STATED TASK: Print, without any alteration, the lines of the entries below, starting at the line that contains "Looking at this" and ending at the line that contains "point 1243,246, point 1281,774, point 435,72", with both of those lines included.

PROVIDED ENTRIES:
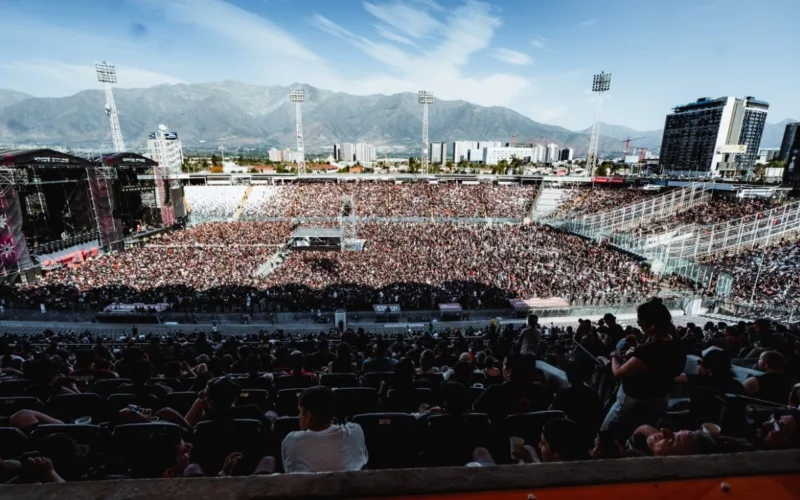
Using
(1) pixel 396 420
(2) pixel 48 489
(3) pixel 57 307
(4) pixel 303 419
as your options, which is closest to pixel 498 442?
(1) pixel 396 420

---

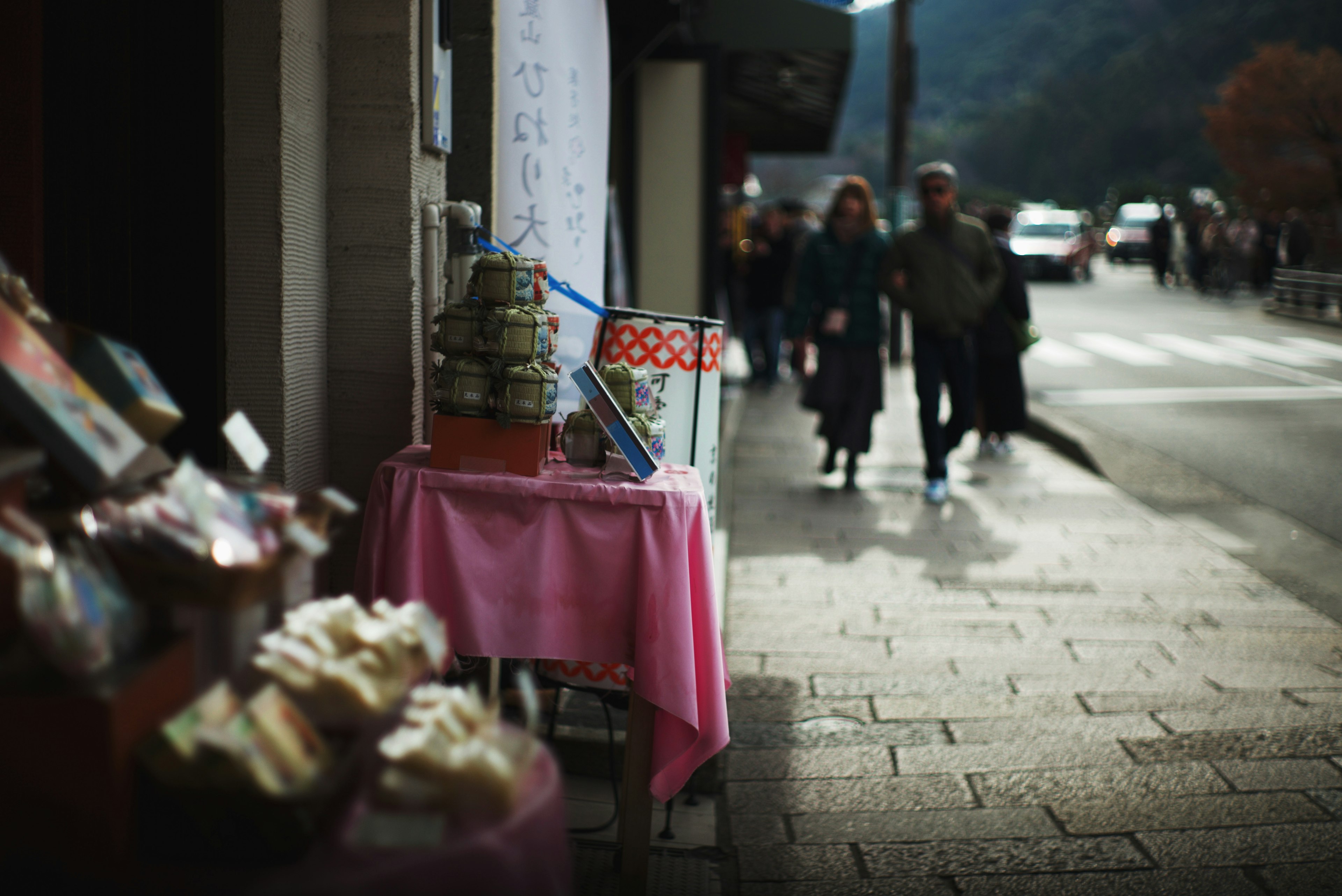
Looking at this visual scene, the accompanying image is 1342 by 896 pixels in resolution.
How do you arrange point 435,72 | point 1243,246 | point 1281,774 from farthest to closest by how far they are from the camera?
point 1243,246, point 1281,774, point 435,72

---

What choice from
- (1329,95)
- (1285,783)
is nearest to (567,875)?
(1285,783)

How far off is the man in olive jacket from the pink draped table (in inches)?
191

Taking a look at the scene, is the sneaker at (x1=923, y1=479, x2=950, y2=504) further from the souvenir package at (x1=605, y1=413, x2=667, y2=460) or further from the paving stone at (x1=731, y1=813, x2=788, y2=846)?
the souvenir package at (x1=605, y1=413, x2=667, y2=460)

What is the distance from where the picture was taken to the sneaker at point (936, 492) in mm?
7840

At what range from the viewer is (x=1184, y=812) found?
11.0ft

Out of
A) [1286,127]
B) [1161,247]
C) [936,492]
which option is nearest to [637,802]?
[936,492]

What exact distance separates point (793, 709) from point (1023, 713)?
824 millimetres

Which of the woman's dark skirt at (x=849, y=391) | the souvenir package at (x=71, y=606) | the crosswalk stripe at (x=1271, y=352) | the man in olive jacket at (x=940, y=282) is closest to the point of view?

ANSWER IN FULL:
Looking at this visual scene, the accompanying image is 1342 by 896 pixels in resolution.
How do you arrange point 435,72 | point 1243,246 | point 1281,774 from farthest to closest by how far they are from the camera?
point 1243,246, point 1281,774, point 435,72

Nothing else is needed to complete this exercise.